It is seen as a deficiency by some that a complainant is remediless under the UDRP for blatant bad faith use of a domain name registered in good faith. There have been a number of interpretative suggestions to rationalize a construction of the Policy to circumvent the paragraph 4(a)(ii) requirement for bad faith in the conjunctive. None of these constructions has gained any serious support. In RapidShare AG and Christian Schmid v. The holder of the domain name rapidshare.net, D2010-0598 (WIPO July 9, 2010) the 3-member Panel held that it “must apply the UDRP as it is, not as the Panel thinks it should be.”
The wistful coda to the sentence, “it should be” is an acknowledgment that the UDRP cannot reach as far as country code policies or of the Anticybersquatting Consumer Protection Act that require proof in the disjunctive. Bad faith use is a legal basis for forfeiture. “If, as the Panel suspects, the Respondent’s present use began only after the Complainant’s use became widely known, it could be inferred that this use has not been in connection with a bona fide offering of goods or services, but rather that it has been in bad faith to divert Internet users seeking the Complainant’s website.”

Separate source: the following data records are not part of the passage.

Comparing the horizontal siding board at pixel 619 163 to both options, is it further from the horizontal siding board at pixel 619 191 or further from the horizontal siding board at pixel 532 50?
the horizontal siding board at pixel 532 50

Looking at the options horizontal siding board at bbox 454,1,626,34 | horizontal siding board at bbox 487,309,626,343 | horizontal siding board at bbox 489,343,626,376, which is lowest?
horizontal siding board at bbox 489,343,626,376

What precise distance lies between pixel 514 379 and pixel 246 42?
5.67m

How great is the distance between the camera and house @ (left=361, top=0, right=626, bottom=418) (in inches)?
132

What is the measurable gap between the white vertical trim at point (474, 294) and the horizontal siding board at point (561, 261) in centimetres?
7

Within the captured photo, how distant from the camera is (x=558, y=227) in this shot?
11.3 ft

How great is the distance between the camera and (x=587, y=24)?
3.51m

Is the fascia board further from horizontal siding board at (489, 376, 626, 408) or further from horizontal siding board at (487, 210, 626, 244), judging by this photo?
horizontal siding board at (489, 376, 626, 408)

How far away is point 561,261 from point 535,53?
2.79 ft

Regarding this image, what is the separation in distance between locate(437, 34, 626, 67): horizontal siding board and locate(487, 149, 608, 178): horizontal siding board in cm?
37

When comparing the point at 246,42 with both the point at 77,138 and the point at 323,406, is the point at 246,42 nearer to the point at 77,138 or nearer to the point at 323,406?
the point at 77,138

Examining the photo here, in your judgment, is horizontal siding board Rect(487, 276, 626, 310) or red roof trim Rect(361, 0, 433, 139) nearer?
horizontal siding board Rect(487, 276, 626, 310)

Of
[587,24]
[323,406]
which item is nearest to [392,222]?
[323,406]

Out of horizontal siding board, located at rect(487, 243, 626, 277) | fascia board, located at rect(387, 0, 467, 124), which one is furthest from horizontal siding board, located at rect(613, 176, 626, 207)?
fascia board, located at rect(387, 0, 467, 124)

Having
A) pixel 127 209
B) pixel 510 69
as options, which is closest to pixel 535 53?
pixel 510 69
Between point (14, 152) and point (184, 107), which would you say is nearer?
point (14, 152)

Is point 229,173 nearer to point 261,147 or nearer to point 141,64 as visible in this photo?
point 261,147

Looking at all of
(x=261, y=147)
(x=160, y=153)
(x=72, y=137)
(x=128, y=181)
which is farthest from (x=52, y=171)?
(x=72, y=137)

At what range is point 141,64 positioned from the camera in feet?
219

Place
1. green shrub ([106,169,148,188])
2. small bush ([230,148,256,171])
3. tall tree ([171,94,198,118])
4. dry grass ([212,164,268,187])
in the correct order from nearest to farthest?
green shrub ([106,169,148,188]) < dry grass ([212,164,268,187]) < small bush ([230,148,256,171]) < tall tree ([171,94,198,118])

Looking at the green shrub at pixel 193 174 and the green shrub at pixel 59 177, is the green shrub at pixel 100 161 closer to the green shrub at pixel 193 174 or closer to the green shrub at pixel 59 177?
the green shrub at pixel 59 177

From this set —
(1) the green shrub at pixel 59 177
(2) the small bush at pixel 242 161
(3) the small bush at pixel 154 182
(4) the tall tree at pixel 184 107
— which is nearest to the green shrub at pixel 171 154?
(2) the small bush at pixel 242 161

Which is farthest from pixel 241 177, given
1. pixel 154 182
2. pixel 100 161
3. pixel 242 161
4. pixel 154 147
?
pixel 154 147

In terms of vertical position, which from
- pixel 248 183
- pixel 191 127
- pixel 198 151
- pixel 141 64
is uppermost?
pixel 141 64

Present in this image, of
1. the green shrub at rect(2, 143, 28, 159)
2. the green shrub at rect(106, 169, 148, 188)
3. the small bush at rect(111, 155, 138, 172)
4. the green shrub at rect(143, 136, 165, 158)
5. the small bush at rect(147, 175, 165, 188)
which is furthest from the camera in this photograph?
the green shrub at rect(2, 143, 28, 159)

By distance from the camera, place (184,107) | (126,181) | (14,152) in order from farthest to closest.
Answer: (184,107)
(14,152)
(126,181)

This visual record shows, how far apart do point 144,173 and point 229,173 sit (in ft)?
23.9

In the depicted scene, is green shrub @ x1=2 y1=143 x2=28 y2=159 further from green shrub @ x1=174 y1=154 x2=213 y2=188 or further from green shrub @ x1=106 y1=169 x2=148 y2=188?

Under the UDRP the complainant succeeds only by showing bad faith in the conjunctive, “as cumulative conditions which must both be satisfied for a complaint to succeed.” The RapidShare Panel made it clear (whatever its preference for a different outcome) that is was following precedent. It adopted the reasoning of three recent cases that forcefully rejected a unitary construction of the Policy, Camon S.p.A. v. Intelli-Pet, LLC, D2009-1716 (WIPO March 12, 2010), Burn World-Wide, Ltd. d/b/a BGT Partners v. Banta Global Turnkey Ltd, D2010-0470 (WIPO May 19, 2010), and Editions Milan v. Secureplus, Inc., D2010-0606 (WIPO ). The Panel in Camon noted that
This Panel is concerned that if panelists develop their interpretation of the Policy as they go along to meet the needs of trade mark owners who are suffering at the hands of domain name registrants, a stage will be reached where they will be acting beyond their remit. At some stage the issue must be a matter for the legislators and not the panelists. The Panel is concerned that that stage is very close at hand.
A transferee, of course, is answerable for its own conduct, so that from bad faith use bad faith registration can be inferred. In RapidShare there is an apparent discrepancy raising “some doubt as to whether there may have been a transfer since the Domain Name was originally registered.” However, “the Complainants must prove their case, as the UDRP specifies in its paragraph 4(a). The Complainants have not asserted, let alone substantiated, that the Domain Name has been transferred in bad faith.” Had there been an intermediary transfer, the result would have been different, based on the theory that transfer=new registration.